Imaginem uma barragem com 1,4 vezes a altura do Elevador Lacerda (86m) e 12.700.000 m³ de lama tóxica se rompendo e arrastando mais duas. Até agora foram contados 350 cadáveres e desaparecidos, metade do rio Paraopeba enlameado ameaçando contaminar o São Francisco. Centenas de famílias perderam casas e lavouras, milhões de peixes e animais morreram. E isso depois de três anos da catástrofe de Mariana, que matou o Rio Doce e 19 pessoas. Até agora a Samarco/Vale só pagou 6% dos R$250 milhões de multas do IBAMA e não entregou nenhuma casa aos desalojados.

Existem no país cerca de 23.000 barragens de gravidade de terra ou enrocamento com um núcleo de argila compactada, taludes internos e externos revestidos e rede de drenos para controle de eventual erosão destinadas à geração de energia, abastecimento de água e irrigação. São barragens calculadas e seguras. Existem também barragens de concreto com contrafortes ou abóbadas que obedecem a outras engenharias.

Mas existem cerca 839 barragens improvisadas de mineração no país e apenas 425 se enquadram no Programa Nacional de Segurança de Barragens, 200 delas de alto risco. Cerca de 51% estão em Minas, 16% no Pará e o restante em outros estados. Dentre essas estão 88 barragens de alteamento por sucessivos depósitos de rejeitos sobre a lama viscosa de seus bordos. Cortinas de cascalho e lodo condenadas em todo mundo. Mariana e Brumadinho eram desse tipo e existem mais 47 em Minas. Os vídeos mostram que Brumadinho não ruiu por transbordamento, mas por colapso de sua base. Fotos e depoimentos de técnicos provam que ela estava fissurada, encharcada e minando e a Vale foi advertida e não adotou providências.

Quando o comandante bêbado do superpetroleiro Exxon Valdez derramou 36 mil toneladas de petróleo nas praias do Alasca, em 1989, matando milhões de aves e peixes, mas nenhum humano, o governo dos EUA multou a empresa em US$ 507 milhões. Em 2010, uma plataforma de petróleo da British Petroleum explodiu no Golfo do México matando 11 técnicos, ferindo 17, e sangrando durante três meses. Devido ao desleixo, o governo dos EUA aplicou multa de US$ 20,8 bilhões ou R$ 69,7 bilhões à BP. A promotora-geral dos EUA, Loretta Lynch, disse que era uma resposta forte e apropriada.

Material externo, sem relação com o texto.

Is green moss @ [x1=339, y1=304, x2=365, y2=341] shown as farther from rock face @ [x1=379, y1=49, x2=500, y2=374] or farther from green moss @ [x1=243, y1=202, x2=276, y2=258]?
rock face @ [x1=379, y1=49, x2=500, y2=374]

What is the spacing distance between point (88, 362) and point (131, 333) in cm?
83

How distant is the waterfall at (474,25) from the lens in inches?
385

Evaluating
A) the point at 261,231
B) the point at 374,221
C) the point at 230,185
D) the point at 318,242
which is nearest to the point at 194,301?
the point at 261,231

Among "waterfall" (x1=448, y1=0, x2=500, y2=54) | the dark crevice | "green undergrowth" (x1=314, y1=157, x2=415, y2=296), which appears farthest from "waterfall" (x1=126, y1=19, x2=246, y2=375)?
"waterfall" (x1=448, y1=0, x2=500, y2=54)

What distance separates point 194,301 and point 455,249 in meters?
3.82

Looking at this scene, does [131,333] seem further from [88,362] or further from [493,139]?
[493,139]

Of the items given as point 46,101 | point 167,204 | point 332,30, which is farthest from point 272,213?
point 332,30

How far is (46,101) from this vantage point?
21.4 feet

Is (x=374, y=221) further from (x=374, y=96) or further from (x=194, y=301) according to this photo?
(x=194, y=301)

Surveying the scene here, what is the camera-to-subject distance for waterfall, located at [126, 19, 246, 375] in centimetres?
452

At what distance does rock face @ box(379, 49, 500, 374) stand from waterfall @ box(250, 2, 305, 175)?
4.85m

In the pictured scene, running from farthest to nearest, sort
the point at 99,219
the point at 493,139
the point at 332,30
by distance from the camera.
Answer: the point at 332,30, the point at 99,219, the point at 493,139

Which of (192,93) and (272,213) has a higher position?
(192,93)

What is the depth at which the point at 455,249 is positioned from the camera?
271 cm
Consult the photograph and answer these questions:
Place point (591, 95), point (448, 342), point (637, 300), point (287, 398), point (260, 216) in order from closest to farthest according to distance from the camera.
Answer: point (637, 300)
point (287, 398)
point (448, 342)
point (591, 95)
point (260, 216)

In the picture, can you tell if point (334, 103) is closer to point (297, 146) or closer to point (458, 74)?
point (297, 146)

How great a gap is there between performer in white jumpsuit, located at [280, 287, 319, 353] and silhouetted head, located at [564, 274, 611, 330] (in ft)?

Em Brumadinho, o IBAMA, aplicou uma multa complacente de R$ 250 milhões, a mesma de Mariana (não paga) e o Estado de Minas promete outra de R$ 99 milhões. Mas não bastam multas, é preciso afastar e julgar seus diretores coniventes. O ministro Lorenzoni, chefe do Gabinete de Crise, contrariando o Vice-Presidente em exercício, afirmou que o afastamento da diretoria reincidente da Vale “não seria uma boa sinalização para o mercado”. As bolsas comemoram, enquanto a natureza e centenas de famílias choram, adoecem e não dormem!